More than 300,000 students will head back to Chicago public schools on Tuesday to start a new year that will present the district with a host of challenges. From finances to politics to classroom life, WBEZ’s education team put together a cheat sheet of what to watch this school year.
1) Plummeting enrollment
CPS has been hemorrhaging students for years, and it expects enrollment will drop this year by another 8,000 students. Last year, CPS saw an enrollment loss of 11,000 students, the largest single-year drop in recent history. More than one-third of the district’s African-American students — 83,000 black children — have left the school system since 2000. It’s the largest exodus from Chicago schools since white flight in the 1970s. These major student declines mean cuts to individual school budgets, layoffs, and potential school closings. This year, CPS expects 306,000 students in the district-run public schools and another 58,000 in the city’s charter schools, which are privately run but publicly funded.
2) School closings
CPS’ self-imposed five-year moratorium on school closings expires in the fall of 2018, but behind-the-scenes planning for future school closings will likely begin this school year, months before the moratorium lifts. The district has already proposed shuttering four high schools with low enrollment located in Englewood: Hope, Robeson, TEAM Englewood, and Harper, with students consolidated into a new Englewood high school. Additional high schools with very low enrollment will almost certainty be considered for the chopping block, too; some don’t have enough students to pay for a full cadre of teachers. CPS officials predict about two dozen high schools will have fewer than 60 freshmen show up to class on Tuesday.
3) Balancing budgets, higher taxes
CPS’ finances are better this year than in the past, despite drops in student enrollment, but it will come at a cost to taxpayers.
Gov. Bruce Rauner this week signed into law a new way for the state to distribute money to public schools. For CPS, it means at least an additional $325 million in state funds. Under new authority granted in the law, CPS also is expected to raise property taxes by an estimated $125 million to help pay the rising costs of teacher pensions. But CPS will remain saddled with debt. After years of borrowing to meet payroll and make required payments, CPS estimates it will spend about $600 million in debt payments this year — about $1,600 per student.

*Dataset extract*
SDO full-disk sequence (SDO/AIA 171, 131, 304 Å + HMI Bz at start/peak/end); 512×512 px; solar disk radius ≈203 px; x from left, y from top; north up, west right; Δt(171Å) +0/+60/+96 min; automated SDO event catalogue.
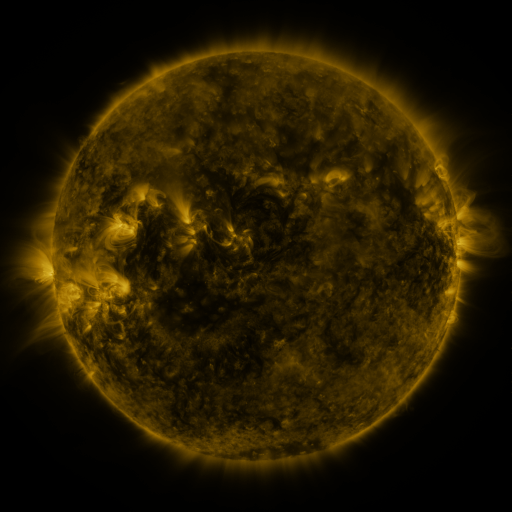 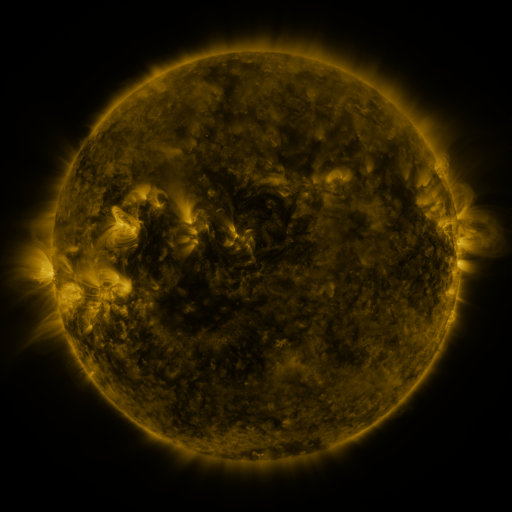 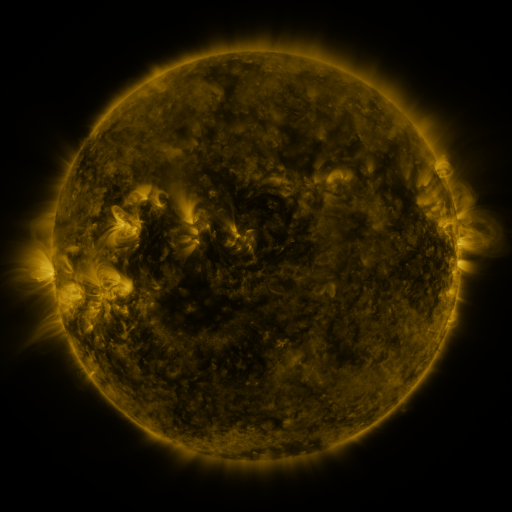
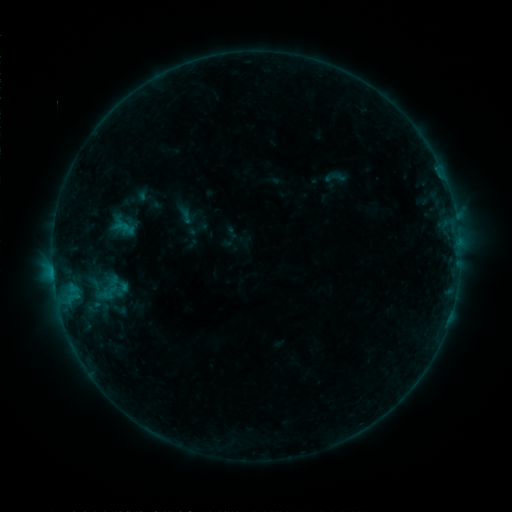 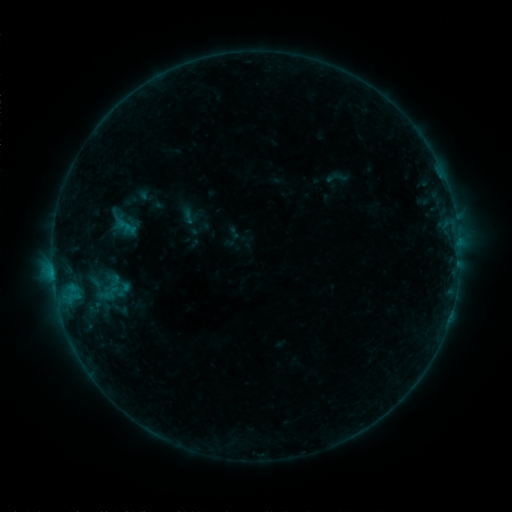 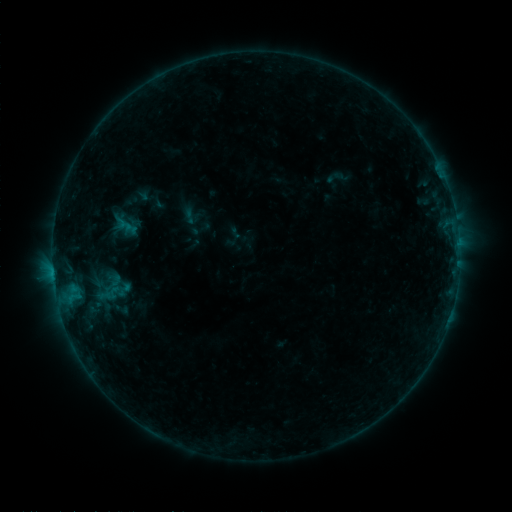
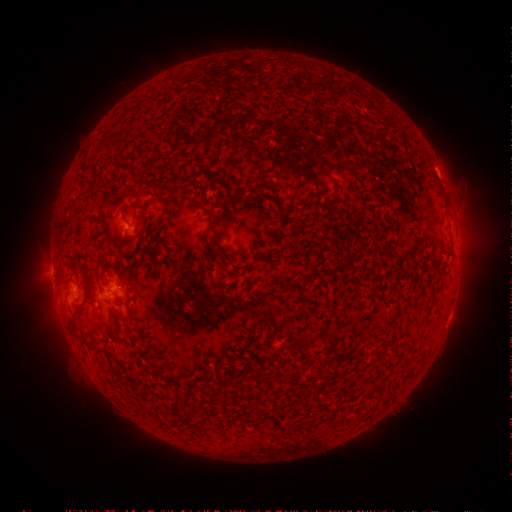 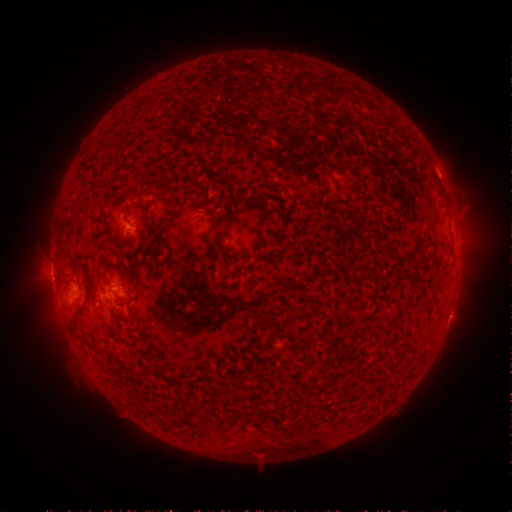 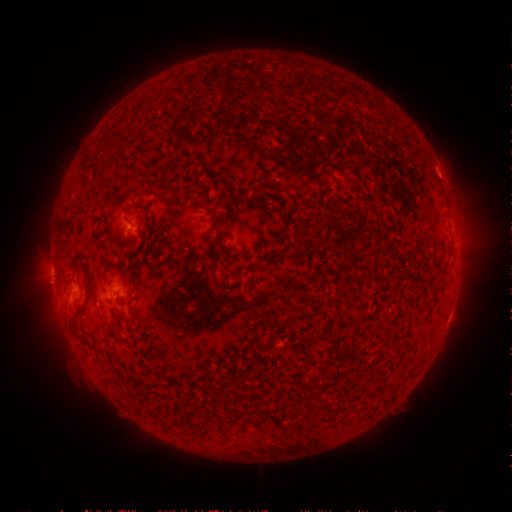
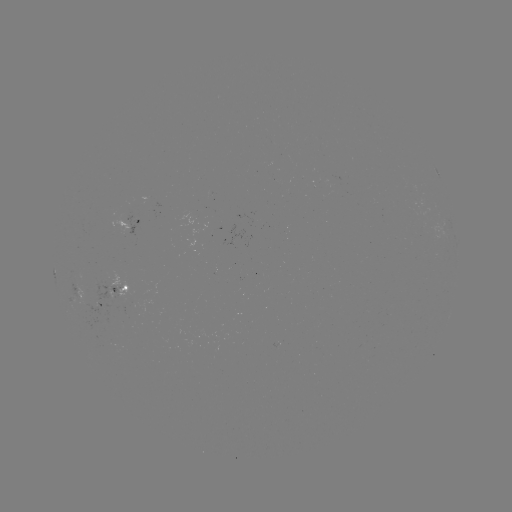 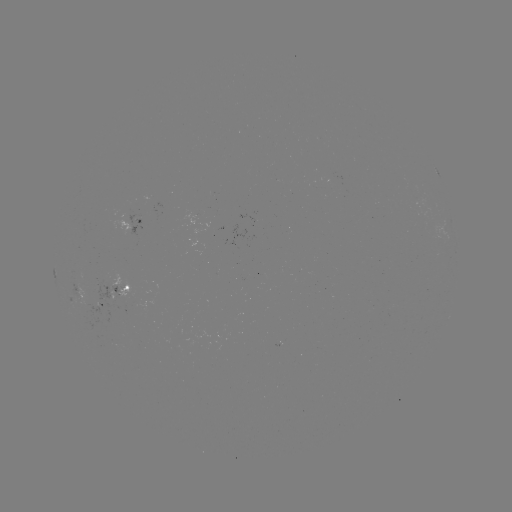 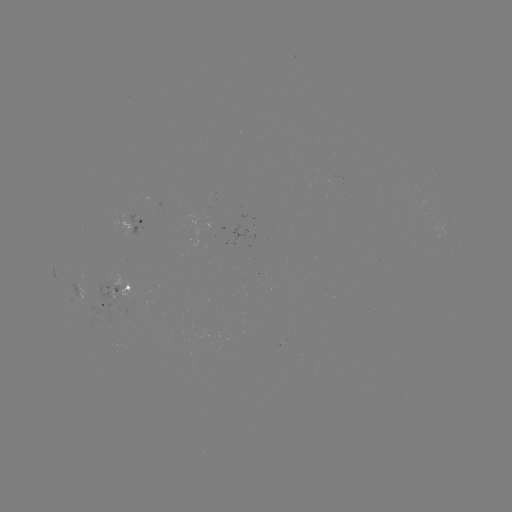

*Stated problem 1*
According to the Chicago schools article, how many students does CPS expect in its district-run public schools this year?
*Stated problem 2*
Please continue the Chicago schools article, picking up right after its final sentence about debt payments.

*Exercise answer 1*
306,000 students.

*Exercise answer 2*
4) New application for high schools
All eighth graders this year will use a dramatically different process for applying to high schools starting in October. The goal is to simplify what has become a dizzyingly confusing system, with different applications, requirements, and deadlines for the district’s myriad high schools. Instead of separate applications for each type of school — one for selective-enrollment schools, one for military schools, one for career and technical education, for example — students will apply for all schools from a single online hub. Officials say they hope this will make the process more accessible to all families and give students a better shot at a broad range of schools.
Among the things to watch: Will some families have trouble navigating the new system, especially those who are non-English speakers? Does this become a backdoor justification to close schools that CPS says have no or few applicants? Does having more students apply for schools create more racial and socio-economic balance in the top-performing programs?
5) More dual-language programs
The school district is putting greater emphasis on bilingualism and biliteracy as the percentage of Latino students in CPS grows. Nearly 47 percent of CPS students identify as Latino, according to school records.
For decades, there has been only one dual-language immersion school — the vaunted Inter-American Magnet — where English-speaking kids learn Spanish alongside Spanish-speaking kids learning English. On Tuesday, CPS opens its second “two-way” dual-language immersion program, at Moos Elementary in gentrifying Humboldt Park, a community that has a mix of native Spanish speakers and native English speakers.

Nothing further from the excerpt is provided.